Resolver consumer expert Martyn James shares tips on what to do when struggling with the cost-of-living crisis
The government has introduced some support measures such as the municipal tax reduction, but these will not offset the sharp rise in gas and electricity prices.
So what can you do when you’re struggling to pay your energy bills?
NationalWorld spoke to consumer experts at resolver Martyn James for his top tips on where to find help.
Speak as soon as possible
Ofgem’s rules state that utilities must work with you to create an affordable plan.
But you have to be willing to give them some information about your circumstances in order to do that.
The solutions they find might include:
- A review of your regular bill payments and debt repayments
- payment pauses or reductions
- More time to pay off outstanding debts
- Access to hardship funds
- Suggestions for better tariffs or energy saving methods
See what grants, grants, and benefits are available
You may have heard of help and support for the elderly or vulnerable.
The Priority Services Register is a free support service designed to help all types of people who may need this support.
You must contact your energy supplier to be included on the list, but this is free of charge. Learn more at Ofgem’s website.
Try to reduce your energy consumption
Try these tips and give your utility meter readings regularly so you don’t end up with a big bill because of poor estimates:
- The big culprits in energy use in your home are “wet appliances” – the term for the goods in the kitchen that use water, such as washing machines and dishwashers.

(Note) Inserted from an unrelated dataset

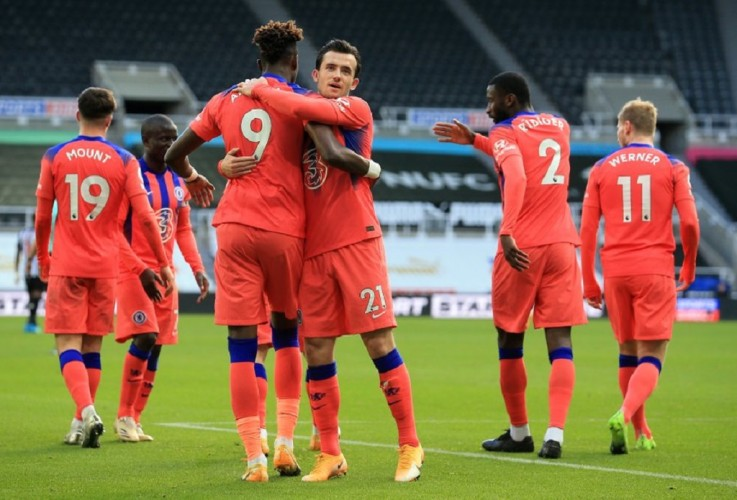 Chelsea Rebut Puncak Klasemen Usai Tekuk Newcastle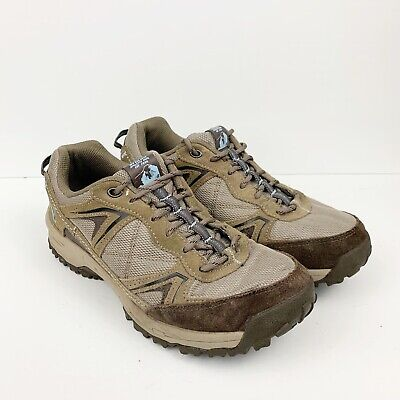38ae164283a0c New Balance 659 Women's Country Walking Shoe Size 10 Trail Hiking Brown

Try to only use it for full charges, learn more about the function of the “Eco Mode” button and lower the heat as low as possible. These machines need to heat the water they use, which can result in them being a quarter the cost of your energy bill
- Turn the thermostat down one notch. A smart thermostat can save you a lot, but when money is tight, that’s just not feasible. But did you know that turning the thermostat down just one notch can save you around £80 a year?
- Turn off standby. Most electrical devices can be properly turned off, although you may want to leave the smart TV/satellite/cable box plugged in if you don’t want to lose your favorite recordings. If remembering it is a faff, why not get a plug with a timer on it?
- Clean out the fridge. When your fridge is cluttered, it needs more energy to do its job, so keep it relatively clear and the temperature at a reasonable level. Most experts advise a level of 1 to 5 degrees Celsius – measure the temperature instead of relying on the dial.
- Your parents were right – turn off the lights! Or better yet, replace your incandescent bulbs with LEDs. This may seem like a hassle, but it could save you up to £50 a year. If it’s too expensive to do it all at once, replace them when the old ones die.
- Get a smart meter. Yes, it went horribly wrong last time, so the government program was scaled back while the technology was sorted out. The second generation of smart meters are now available, compatible with different energy providers, so you can switch if you want (but always check first). Smart meters make it easier to monitor your energy consumption and keep track of your bills.
- Save money on energy and water. That Energy Confidence have a lot of really great advice on their website. A great way is to add an energy efficient shower head and shave off shower time by just a minute per person. A family of four could save £28 on their gas bills and around £47 on their water bills with one meter.